32Прибрежная дорога. Возможно, та что соединяет Кесарию с Яффой, или какая-нибудь другая. Не знаю. Знаю то, что внутри я вижу поля, а снаружи – море, ярко-голубое вслед за желтоватой полоской берега. Несомненно, это римская магистраль. Об этом свидетельствует то, как она вымощена.
По ней идет некая женщина и плачет – в этот ранний и безмятежный утренний час. Рассвет едва забрезжил. Женщина эта, должно быть, весьма уставшая, поскольку она время от времени останавливается, присаживаясь то на верстовой камень, то на дорогу. Затем снова поднимается и продолжает, как если бы ее что-то подстегивало идти, несмотря на великую усталость.
Иисус оказывается возле нее в виде закутанного в плащ путника. Женщина не глядит на Него, оставаясь поглощенной своей скорбью. Иисус спрашивает: «Отчего плачешь, женщина? Откуда ты идешь? И куда направляешься: вот так, совсем одна?»
«Иду из Иерусалима и возвращаюсь в свой дом».
«Далеко?»
«Посередине между Яффой и Кесарией».
«Пешком?»
«В долине, перед Модином, какие-то разбойники отобрали у меня осла и все, что на нем было».
«Неосторожно было идти одной. Обычно на Пасху не ходят поодиночке».
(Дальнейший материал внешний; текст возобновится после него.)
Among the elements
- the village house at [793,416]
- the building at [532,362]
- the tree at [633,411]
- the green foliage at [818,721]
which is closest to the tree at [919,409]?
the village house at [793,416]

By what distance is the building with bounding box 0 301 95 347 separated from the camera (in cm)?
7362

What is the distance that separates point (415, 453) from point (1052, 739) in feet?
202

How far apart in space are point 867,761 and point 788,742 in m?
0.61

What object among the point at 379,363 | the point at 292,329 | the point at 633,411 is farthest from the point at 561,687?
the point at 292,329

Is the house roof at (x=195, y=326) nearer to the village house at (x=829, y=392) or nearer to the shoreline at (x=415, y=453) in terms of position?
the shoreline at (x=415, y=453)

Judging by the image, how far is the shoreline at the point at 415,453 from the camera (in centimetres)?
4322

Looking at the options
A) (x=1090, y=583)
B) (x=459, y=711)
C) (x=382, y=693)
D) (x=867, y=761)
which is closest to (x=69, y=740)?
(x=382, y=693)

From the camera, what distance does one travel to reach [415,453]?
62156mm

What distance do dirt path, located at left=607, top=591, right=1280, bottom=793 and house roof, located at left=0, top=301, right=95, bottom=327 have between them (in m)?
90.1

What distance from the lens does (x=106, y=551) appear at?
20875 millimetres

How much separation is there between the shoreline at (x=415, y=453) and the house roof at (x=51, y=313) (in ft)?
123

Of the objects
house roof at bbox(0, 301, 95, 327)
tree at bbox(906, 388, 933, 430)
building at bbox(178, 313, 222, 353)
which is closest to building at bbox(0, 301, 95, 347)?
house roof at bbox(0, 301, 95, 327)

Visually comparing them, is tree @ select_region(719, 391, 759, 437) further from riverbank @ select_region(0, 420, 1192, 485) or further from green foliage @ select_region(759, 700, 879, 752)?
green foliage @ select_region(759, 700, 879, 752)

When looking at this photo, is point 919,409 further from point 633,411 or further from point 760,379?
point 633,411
«Я приходила не на Пасху. Я осталась дома, потому что у меня был – и надеюсь, еще будет – больной ребенок. Мой муж отправился с остальными. Я позволила ему уйти вперед, а четыре дня спустя отправилась сама. Поскольку рассудила: „Он, конечно же, в Иерусалиме, ради Пасхи. Я разыщу Его“. Мне было немного страшновато. Однако я сказала: „Я не делаю ничего дурного. Бог видит. Я верю. И знаю, что Он добрый. Он не оттолкнет меня, потому что…“» Она, словно в испуге, останавливается и бросает мимолетный взгляд на этого Человека, шествующего рядом с ней, настолько укутанного, что едва виднеются глаза, эти несравненные глаза Иисуса.
33«Почему ты умолкла? Боишься Меня? Ты думаешь, что Я могу быть врагом Того, кого ты искала? Ты ведь искала Учителя из Назарета, чтобы попросить Его прийти к тебе домой и исцелить мальчика, пока отсутствует твой муж».
«Вижу, что Ты пророк. Все так. Но когда я прибыла в город, Учитель был мертв», – ее душат рыдания…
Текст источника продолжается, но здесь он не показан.